How To Handle Hyperactive Dogs?

Wednesday, July 10th 2013. | Dog Care

How To Handle Hyperactive Dogs? If you have hyperactive dogs or puppy problem, you must read this some hyperactive dog solutions and treatment tips by the expert.

Dear Adam,

I am a member of the Bouvtrain list. That’s how I got your name. I’m almost through your book and it has certainly given me some new ideas. Gypsy is a 1 1/2 year old Bouvier. She is very high-strung but we’re working on it. You’re absolutely right that it does no good to send your dog away to school. For $900 bucks she now does just what the dog trainer tells her to do. I’m getting a lot better, though.

Here’s my question. I exercise her in the morning. We play ball for 30 minutes and then we walk a mile practicing sits, downs and stays. At night we play ball for about 15 minutes. I work from 10am to about 7pm. She stays in the kitchen with a dog door leading to a large 6′ fenced back yard. She sleeps almost all day and she doesn’t sleep at night. She paces and barks. I make her stay in the kitchen (baby gates) so I can get some sleep. I don’t know any other Bouviers so I don’t know if this is normal or not. She has hip dysplasia and has had hip surgery. I thought it might be pain so tried giving her an aspirin at night. Didn’t help. I tried getting up to correct her but she hears me and gets in bed before I get there. Right now I’m just trying to ignore her. The kitchen has a large bay window to the front of the house but there are curtains. She’s been doing this for months and I haven’t had a full nights sleep in months, either. Would crating her help?

Any ideas would be appreciated.

Robbye and Gypsy

Hyperactive Dog

The Answer For The Question

Dear Robbye:

Thanks for sending me this e-mail. It’s a perfect example as to why simply “ignoring” bad behavior will never work on dogs that care more about pleasing themselves than anything else.
========================================================================
Please return the page on handling hyperactive dogs in full, word for word. None of the records are needed.
========================================================================
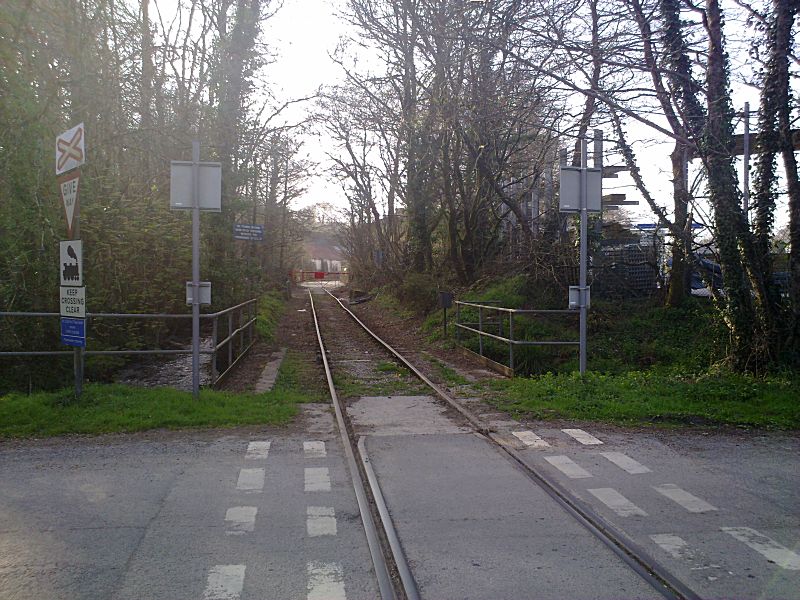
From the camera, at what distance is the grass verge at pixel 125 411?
7996 millimetres

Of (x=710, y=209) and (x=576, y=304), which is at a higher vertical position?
(x=710, y=209)

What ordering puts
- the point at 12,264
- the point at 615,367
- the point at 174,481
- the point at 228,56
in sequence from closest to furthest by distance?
the point at 174,481 → the point at 12,264 → the point at 615,367 → the point at 228,56

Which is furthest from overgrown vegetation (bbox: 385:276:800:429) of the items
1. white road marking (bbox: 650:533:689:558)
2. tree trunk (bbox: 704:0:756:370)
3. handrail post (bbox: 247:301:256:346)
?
handrail post (bbox: 247:301:256:346)

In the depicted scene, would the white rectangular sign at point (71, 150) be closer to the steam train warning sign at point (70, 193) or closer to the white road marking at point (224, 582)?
the steam train warning sign at point (70, 193)

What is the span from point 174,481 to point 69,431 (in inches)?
96.4

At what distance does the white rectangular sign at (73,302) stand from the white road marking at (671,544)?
6.69 metres

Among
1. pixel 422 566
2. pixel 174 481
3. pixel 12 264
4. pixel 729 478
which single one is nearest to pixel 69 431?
pixel 174 481

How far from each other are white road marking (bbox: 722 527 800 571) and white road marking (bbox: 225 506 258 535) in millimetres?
3282

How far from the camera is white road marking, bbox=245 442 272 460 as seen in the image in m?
6.93

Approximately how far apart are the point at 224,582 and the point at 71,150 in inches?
238

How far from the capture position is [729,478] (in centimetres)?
624

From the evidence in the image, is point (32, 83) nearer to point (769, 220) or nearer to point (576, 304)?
point (576, 304)

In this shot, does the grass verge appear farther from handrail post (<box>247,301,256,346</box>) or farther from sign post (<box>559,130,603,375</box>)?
handrail post (<box>247,301,256,346</box>)

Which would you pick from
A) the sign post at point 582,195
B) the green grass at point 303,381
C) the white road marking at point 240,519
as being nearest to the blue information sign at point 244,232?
the green grass at point 303,381
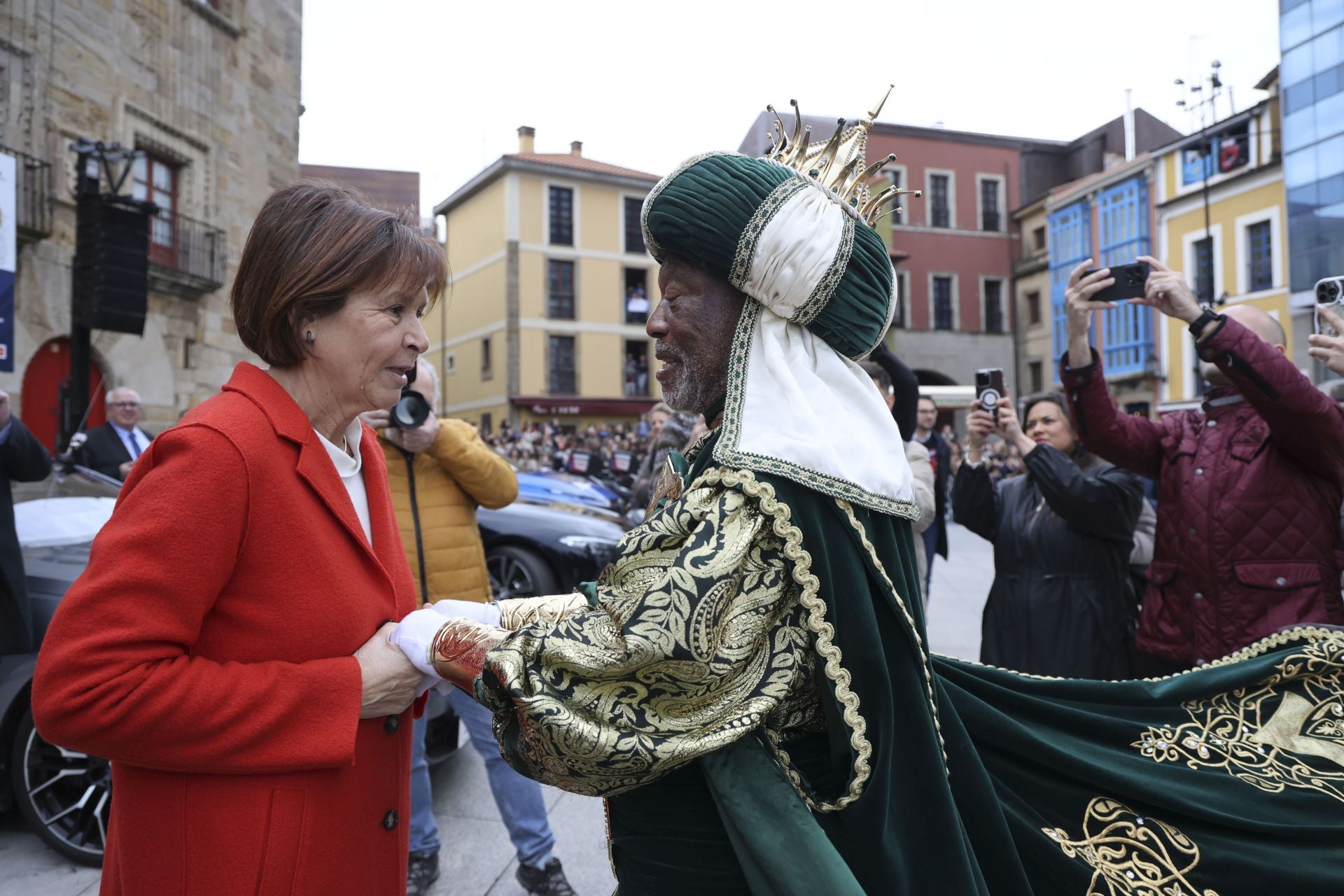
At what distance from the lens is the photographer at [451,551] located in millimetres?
3035

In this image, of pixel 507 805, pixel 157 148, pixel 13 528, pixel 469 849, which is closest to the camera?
pixel 507 805

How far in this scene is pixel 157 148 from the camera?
44.6 feet

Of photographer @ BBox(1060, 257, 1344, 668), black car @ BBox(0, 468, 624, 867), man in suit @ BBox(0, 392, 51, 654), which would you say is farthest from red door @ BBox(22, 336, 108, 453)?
photographer @ BBox(1060, 257, 1344, 668)

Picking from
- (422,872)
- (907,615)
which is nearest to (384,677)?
(907,615)

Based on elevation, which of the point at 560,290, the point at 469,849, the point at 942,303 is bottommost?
the point at 469,849

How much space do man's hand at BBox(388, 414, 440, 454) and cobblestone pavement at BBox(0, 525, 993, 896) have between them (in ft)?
4.98

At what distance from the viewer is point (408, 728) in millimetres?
1732

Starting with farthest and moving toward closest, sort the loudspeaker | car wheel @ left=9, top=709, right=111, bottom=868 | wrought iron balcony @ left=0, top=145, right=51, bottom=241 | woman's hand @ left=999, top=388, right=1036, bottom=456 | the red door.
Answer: the red door → wrought iron balcony @ left=0, top=145, right=51, bottom=241 → the loudspeaker → woman's hand @ left=999, top=388, right=1036, bottom=456 → car wheel @ left=9, top=709, right=111, bottom=868

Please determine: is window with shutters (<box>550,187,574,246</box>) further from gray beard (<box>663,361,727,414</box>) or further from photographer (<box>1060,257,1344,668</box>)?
gray beard (<box>663,361,727,414</box>)

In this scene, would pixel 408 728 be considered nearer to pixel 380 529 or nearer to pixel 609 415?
pixel 380 529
========================================================================
▸ YOUR SOLUTION
How To Handle Hyperactive Dogs?

Wednesday, July 10th 2013. | Dog Care

How To Handle Hyperactive Dogs? If you have hyperactive dogs or puppy problem, you must read this some hyperactive dog solutions and treatment tips by the expert.

Dear Adam,

I am a member of the Bouvtrain list. That’s how I got your name. I’m almost through your book and it has certainly given me some new ideas. Gypsy is a 1 1/2 year old Bouvier. She is very high-strung but we’re working on it. You’re absolutely right that it does no good to send your dog away to school. For $900 bucks she now does just what the dog trainer tells her to do. I’m getting a lot better, though.

Here’s my question. I exercise her in the morning. We play ball for 30 minutes and then we walk a mile practicing sits, downs and stays. At night we play ball for about 15 minutes. I work from 10am to about 7pm. She stays in the kitchen with a dog door leading to a large 6′ fenced back yard. She sleeps almost all day and she doesn’t sleep at night. She paces and barks. I make her stay in the kitchen (baby gates) so I can get some sleep. I don’t know any other Bouviers so I don’t know if this is normal or not. She has hip dysplasia and has had hip surgery. I thought it might be pain so tried giving her an aspirin at night. Didn’t help. I tried getting up to correct her but she hears me and gets in bed before I get there. Right now I’m just trying to ignore her. The kitchen has a large bay window to the front of the house but there are curtains. She’s been doing this for months and I haven’t had a full nights sleep in months, either. Would crating her help?

Any ideas would be appreciated.

Robbye and Gypsy

Hyperactive Dog

The Answer For The Question

Dear Robbye:

Thanks for sending me this e-mail. It’s a perfect example as to why simply “ignoring” bad behavior will never work on dogs that care more about pleasing themselves than anything else.